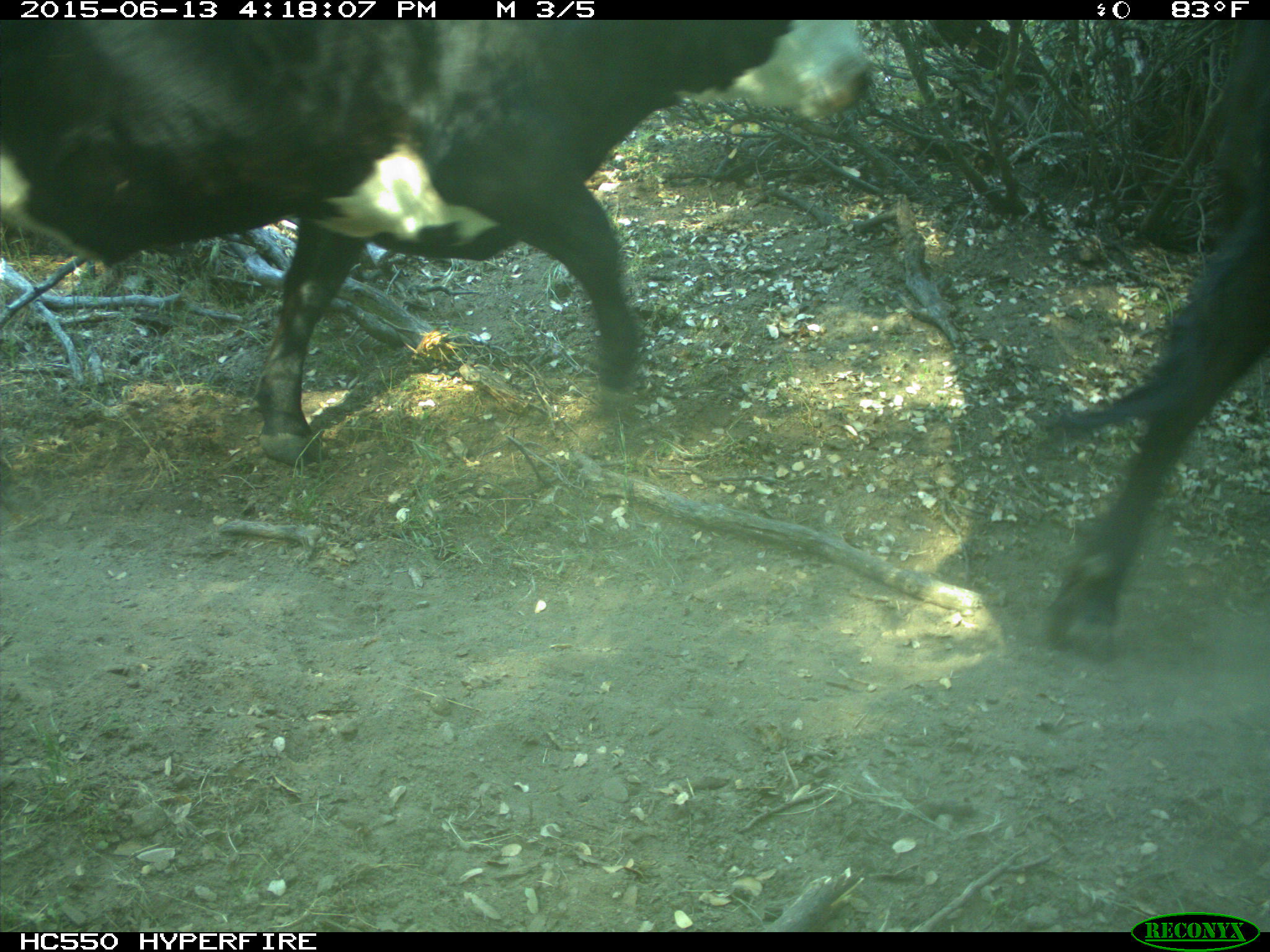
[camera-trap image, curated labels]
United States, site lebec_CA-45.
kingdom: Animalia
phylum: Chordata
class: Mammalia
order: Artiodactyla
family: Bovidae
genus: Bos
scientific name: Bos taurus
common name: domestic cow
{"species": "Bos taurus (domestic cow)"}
---------------
Print every entry verbatim and leave all pictures out.

[camera-trap image, curated labels]
United States, site lebec_CA-45.
kingdom: Animalia
phylum: Chordata
class: Mammalia
order: Artiodactyla
family: Bovidae
genus: Bos
scientific name: Bos taurus
common name: domestic cow
{"species": "Bos taurus (domestic cow)"}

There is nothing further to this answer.